Wednesday, January 11, 2006

from The Most High, Aminadab and The Infinite Conversation

"In every room there's a constant coming and going of the most serious working people, an extraordinary buzzing of activity, everyone's busy, and yet the visitor is struck by something sad and useless, as if everyone were yawning in idleness and boredom."

-Maurice Blanchot, The Most High
"With the exception of a few who lost their senses and who had to be reduced to silence, most everyone was on their best behavior, and we witnessed a great effort of solidarity, concord and mutual aid that established a new atmosphere in the house. Nevertheless, although nearly everyone enjoyed a pleasure and comfort they had never known before, no one was happy. Something was missing. Boredom cast its shadow over people's faces. We did not know why the days remained empty, or why, on rising in the morning, we thought with such melancholy of the long hours we would have to live through before the consolation of sleep. At the same time, we began to observe some strange phenomena, or that seemed strange at least to our idle, disengaged minds. First there was a relaxation of enthusiasm and of discipline. This was, you might say, very normal.

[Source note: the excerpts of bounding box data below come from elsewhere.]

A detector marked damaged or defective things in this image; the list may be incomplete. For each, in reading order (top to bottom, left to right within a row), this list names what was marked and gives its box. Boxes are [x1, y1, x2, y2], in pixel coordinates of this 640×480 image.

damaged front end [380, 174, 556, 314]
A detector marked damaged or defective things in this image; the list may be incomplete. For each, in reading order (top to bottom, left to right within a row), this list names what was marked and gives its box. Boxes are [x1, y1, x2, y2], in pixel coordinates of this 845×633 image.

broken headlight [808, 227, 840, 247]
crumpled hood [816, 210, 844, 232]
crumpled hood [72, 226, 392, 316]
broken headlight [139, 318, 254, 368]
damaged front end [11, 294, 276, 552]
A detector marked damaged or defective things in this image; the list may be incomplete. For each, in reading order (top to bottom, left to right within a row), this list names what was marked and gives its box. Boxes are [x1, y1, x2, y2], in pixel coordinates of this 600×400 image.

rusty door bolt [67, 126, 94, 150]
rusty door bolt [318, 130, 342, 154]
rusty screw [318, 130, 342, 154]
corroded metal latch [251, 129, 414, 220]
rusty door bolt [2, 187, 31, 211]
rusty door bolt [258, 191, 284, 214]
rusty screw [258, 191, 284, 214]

Enthusiasm gave way to half-heartedness; charity and patience gave way to ill will."

-Aminadab
"As we discover through the experience of boredom when indeed boredom seems to be the sudden, the insensible apprehension of the quotidian into which we slide in the leveling out of a steady, slack time, feeling ourselves forever sucked in, yet feeling at the same time that we have already lost it and are henceforth incapable of deciding whether there is a lack of the everyday or too much of it––thus held by boredom in boredom, which develops, as Friedrich Schlegel, just as carbon dioxide accumulates in a closed space where too many people find themselves together.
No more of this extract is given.